Association of Over-Expressed Estrogen Receptor Alpha with Development of Tamoxifen Resistant Hyperplasia and Adenocarcinomas in Genetically Engineered Mice

Anne M Miermont1, Marina Carla Cabrera1, Silvina M Frech1, Rebecca E Nakles1, Edgar S. Diaz-Cruz1 and Maddalena Tilli Shiffert1,2, Priscilla A Furth1,3,4*

1Department of Oncology, Lombardi Comprehensive Cancer Center, Georgetown University, Washington, DC, 20007, USA

2Department of Biology, Georgetown University, Washington, DC, 20007, USA

3Department of Medicine, Lombardi Comprehensive Cancer Center, Georgetown University, Washington, DC, 20007, USA

4Department of Nanobiomedical Science and WCU Research Center of Nanobiomedical Science, Dankook University, Chungnam 330-714, Korea

*Corresponding Author:
Priscilla A Furth
Lombardi Comprehensive Cancer Center
Georgetown University, Research Bldg
Room 520A, 3970 Reservoir Rd NW
Washington DC 20057, USA
E-mail: [email protected]

Received date: February 28, 2012; Accepted date: June 23, 2012; Published date: June 25, 2012

Citation: Miermont AM, Cabrera MC, Frech SM, Nakles RE, Diaz-Cruz ES, et al. (2012) Association of Over-Expressed Estrogen Receptor Alpha with Development of Tamoxifen Resistant Hyperplasia and Adenocarcinomas in Genetically Engineered Mice. Anat Physiol S12:001. doi:10.4172/2161-0940.S12-001

Copyright: © 2012 Furth PA, et al. This is an open-access article distributed under the terms of the Creative Commons Attribution License, which permits unrestricted use, distribution, and reproduction in any medium, provided the original author and source are credited.

 

Abstract

Background:Estrogen receptor alpha (ERα) and cyclin D1 are frequently co-expressed in human breast cancer.

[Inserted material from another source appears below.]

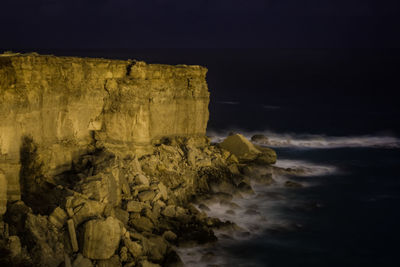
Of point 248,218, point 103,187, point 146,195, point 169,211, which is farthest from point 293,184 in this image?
point 103,187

Some, but not all, studies link tamoxifen resistance to co-expression of cyclin D1 and ERα. In mice over-expression of either cyclin D1 or ERα in mammary epithelial cells is sufficient to induce mammary hyperplasia. Cyclin D1 overexpression in mice leads to mammary adenocarcinoma associated with activated estrogen signaling pathways. ERα over-expression in mice leads to mammary hyperplasia and cancer. Significantly, disease development in these mice is abrogated by loss of cyclin D1.

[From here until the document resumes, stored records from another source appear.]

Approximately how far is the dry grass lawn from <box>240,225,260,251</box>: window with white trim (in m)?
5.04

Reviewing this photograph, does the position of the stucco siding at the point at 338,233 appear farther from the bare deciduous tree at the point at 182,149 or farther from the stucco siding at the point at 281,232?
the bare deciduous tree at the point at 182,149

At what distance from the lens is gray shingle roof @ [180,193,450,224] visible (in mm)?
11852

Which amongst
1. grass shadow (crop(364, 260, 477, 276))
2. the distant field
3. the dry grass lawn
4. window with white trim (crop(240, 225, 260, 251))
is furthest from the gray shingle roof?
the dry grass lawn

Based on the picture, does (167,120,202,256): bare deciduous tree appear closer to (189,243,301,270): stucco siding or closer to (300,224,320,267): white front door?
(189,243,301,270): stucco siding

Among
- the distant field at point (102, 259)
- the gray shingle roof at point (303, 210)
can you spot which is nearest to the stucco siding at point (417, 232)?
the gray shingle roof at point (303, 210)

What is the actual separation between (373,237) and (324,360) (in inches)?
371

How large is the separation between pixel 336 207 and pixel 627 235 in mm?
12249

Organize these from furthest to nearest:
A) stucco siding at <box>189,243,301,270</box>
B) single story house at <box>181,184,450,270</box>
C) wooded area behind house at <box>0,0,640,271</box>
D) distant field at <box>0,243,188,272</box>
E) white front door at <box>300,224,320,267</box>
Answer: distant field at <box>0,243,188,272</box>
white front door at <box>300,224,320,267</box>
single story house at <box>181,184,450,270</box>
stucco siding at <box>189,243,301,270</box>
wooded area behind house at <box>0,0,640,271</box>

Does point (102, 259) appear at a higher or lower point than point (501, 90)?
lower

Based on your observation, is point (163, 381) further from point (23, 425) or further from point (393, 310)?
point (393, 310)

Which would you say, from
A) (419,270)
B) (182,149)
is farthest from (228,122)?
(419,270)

Methods: Genetically engineered mouse models were used to determine whether or not ERα over-expression demonstrated cooperativity with cyclin D1 over-expression in cancer development, reaction to the chemical carcinogen DMBA, or tamoxifen response.

Results: Adding ERα over-expression to cyclin D1 over-expression increased the prevalence of hyperplasia but not cancer. Single dose DMBA exposure did not increase cancer prevalence in any of the genotypes although cyclin D1 over-expressing mice demonstrated a significant increase in hyperplasia. Tamoxifen treatment was initiated at both young and older ages to test for genotype-specific differences in response. Although normal ductal structures regressed in all genotypes at both younger and older ages, tamoxifen did not significantly reduce the prevalence of either hyperplasia or cancer in any of the genotypes. All of the cancers that developed were hormone receptor positive, including those that developed on tamoxifen, and all showed expression of nuclear-localized cyclin D1. In summary, development of tamoxifen resistant hyperplasia and cancer was associated with expression of ERα and cyclin D1.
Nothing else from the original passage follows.